Description of the task -> Output the data from the line containing "What is the distance that" through the end of the data as a JSON list of strings, one string per line, with blank lines omitted.

Listed records ->
━━━━

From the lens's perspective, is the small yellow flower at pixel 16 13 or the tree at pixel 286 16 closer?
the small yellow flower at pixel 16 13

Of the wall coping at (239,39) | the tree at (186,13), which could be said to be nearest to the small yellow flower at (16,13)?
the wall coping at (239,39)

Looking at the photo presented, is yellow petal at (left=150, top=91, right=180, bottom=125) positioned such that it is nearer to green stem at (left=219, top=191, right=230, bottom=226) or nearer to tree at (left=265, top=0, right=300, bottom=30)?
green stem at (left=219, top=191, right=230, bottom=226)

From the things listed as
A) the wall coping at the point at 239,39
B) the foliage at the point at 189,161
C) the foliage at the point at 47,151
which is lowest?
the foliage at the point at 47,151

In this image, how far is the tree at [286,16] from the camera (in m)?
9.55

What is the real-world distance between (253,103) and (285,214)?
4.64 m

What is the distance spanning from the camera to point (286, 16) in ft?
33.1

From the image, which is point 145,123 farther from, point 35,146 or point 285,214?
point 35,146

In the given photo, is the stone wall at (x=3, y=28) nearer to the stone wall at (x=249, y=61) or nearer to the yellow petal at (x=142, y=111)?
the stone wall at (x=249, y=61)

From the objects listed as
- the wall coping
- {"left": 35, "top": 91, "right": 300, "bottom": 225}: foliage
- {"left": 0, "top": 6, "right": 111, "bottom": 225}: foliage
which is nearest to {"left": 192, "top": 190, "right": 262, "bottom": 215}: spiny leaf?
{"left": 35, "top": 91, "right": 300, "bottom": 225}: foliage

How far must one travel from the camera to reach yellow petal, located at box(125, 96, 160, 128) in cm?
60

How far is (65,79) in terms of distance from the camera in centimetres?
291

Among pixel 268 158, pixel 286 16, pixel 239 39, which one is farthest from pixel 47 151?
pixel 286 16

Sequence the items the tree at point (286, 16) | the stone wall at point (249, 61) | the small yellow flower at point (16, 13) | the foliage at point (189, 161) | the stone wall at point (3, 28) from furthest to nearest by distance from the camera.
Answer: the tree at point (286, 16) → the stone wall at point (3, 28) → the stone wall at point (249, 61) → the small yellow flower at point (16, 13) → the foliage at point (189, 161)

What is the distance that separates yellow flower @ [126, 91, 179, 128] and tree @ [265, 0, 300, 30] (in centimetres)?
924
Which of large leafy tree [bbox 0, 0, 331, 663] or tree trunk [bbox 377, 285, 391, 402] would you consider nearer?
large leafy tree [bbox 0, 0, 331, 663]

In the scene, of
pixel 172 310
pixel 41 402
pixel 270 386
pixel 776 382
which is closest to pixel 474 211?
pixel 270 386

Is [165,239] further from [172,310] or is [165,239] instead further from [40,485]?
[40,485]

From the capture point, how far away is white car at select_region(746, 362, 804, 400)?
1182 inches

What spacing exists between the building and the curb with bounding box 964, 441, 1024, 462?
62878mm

━━━━

Response to the exercise ->
[
  "What is the distance that separates yellow flower @ [126, 91, 179, 128] and tree @ [265, 0, 300, 30] (in centimetres)?",
  "924",
  "Which of large leafy tree [bbox 0, 0, 331, 663] or tree trunk [bbox 377, 285, 391, 402] would you consider nearer?",
  "large leafy tree [bbox 0, 0, 331, 663]",
  "In the scene, of",
  "pixel 172 310",
  "pixel 41 402",
  "pixel 270 386",
  "pixel 776 382",
  "which is closest to pixel 474 211?",
  "pixel 270 386",
  "Is [165,239] further from [172,310] or is [165,239] instead further from [40,485]?",
  "[40,485]",
  "From the capture point, how far away is white car at select_region(746, 362, 804, 400)?",
  "1182 inches",
  "What spacing exists between the building and the curb with bounding box 964, 441, 1024, 462?",
  "62878mm"
]